Text to read:
The acute need for skill development in India, especially at the bottom of the pyramid, is well documented in various studies including the National Skill Development Corporation (NSDC) skill gap analysis. This paper attempts to offer different perspectives of the top priorities in the skill development value chain. The different stakeholders identified in the ecosystem are (i) the government as an enabler of the ecosystem; (ii) skill development organizations as the providers of skills; (iii) supply side—the student, trainee, or receiver of training; and (iv) demand side—industry as a consumer of the skilled output.

Issues and Challenges

Supply Side

Important problems beset India’s education system. With a population increase of 15 million people per annum, dropout rates of 50% or more at each key hurdle of the academic system (classes I, V, X, and XII) result in only 0.82 million who will find employment in the organized sector. The remaining over 14 million youth will end up unemployed, partly employed in the unorganized sector, or self-employed as mini or microentrepreneurs. This is putting serious risk on India’s demographic dividend, where the youth who are left uneducated, unskilled, and unemployed may become a liability. (Data interpreted from Economic Survey of India).

Given problem A: Transcribe the passage on skill development in India starting with "The acute need" and going on through "the skilled output.".

Records provided:
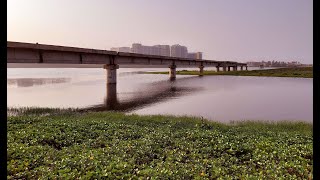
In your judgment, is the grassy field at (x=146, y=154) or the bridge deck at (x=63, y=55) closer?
the grassy field at (x=146, y=154)

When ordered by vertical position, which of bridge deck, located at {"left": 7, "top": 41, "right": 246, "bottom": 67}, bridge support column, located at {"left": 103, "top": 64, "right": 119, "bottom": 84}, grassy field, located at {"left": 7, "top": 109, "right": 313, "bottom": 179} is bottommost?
grassy field, located at {"left": 7, "top": 109, "right": 313, "bottom": 179}

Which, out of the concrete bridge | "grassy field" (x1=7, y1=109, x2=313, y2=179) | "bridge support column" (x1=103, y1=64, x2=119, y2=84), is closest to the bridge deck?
the concrete bridge

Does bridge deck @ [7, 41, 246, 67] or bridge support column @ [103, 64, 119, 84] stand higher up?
bridge deck @ [7, 41, 246, 67]

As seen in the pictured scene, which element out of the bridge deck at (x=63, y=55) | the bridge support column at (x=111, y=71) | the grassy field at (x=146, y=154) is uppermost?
the bridge deck at (x=63, y=55)

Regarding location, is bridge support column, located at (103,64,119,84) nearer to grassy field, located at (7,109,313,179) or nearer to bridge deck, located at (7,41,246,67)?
bridge deck, located at (7,41,246,67)

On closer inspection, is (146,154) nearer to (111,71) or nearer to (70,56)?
(70,56)

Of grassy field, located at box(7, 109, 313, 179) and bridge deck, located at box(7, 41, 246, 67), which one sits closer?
grassy field, located at box(7, 109, 313, 179)

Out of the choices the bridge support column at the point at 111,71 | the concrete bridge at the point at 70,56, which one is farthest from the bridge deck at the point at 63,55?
the bridge support column at the point at 111,71

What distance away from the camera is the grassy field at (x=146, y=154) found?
8750mm

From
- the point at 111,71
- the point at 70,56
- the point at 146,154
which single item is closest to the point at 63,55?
the point at 70,56

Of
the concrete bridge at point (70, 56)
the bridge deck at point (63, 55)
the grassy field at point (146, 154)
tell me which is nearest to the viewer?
the grassy field at point (146, 154)

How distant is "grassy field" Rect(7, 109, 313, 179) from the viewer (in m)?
8.75

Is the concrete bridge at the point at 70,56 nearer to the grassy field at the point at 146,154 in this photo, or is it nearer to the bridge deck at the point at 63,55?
the bridge deck at the point at 63,55

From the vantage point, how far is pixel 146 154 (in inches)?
437
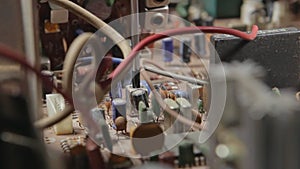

Given problem B: In the records, starting with the line containing "From the vantage" and going on through the end of the records, switch "pixel" to "location" and give back only those lines, otherwise unchanged and without the pictures.

Final result A:
The acute need for skill development in India, especially at the bottom of the pyramid, is well documented in various studies including the National Skill Development Corporation (NSDC) skill gap analysis. This paper attempts to offer different perspectives of the top priorities in the skill development value chain. The different stakeholders identified in the ecosystem are (i) the government as an enabler of the ecosystem; (ii) skill development organizations as the providers of skills; (iii) supply side—the student, trainee, or receiver of training; and (iv) demand side—industry as a consumer of the skilled output.

Final result B:
From the vantage point, how far is location 146 154 (in inches)?
437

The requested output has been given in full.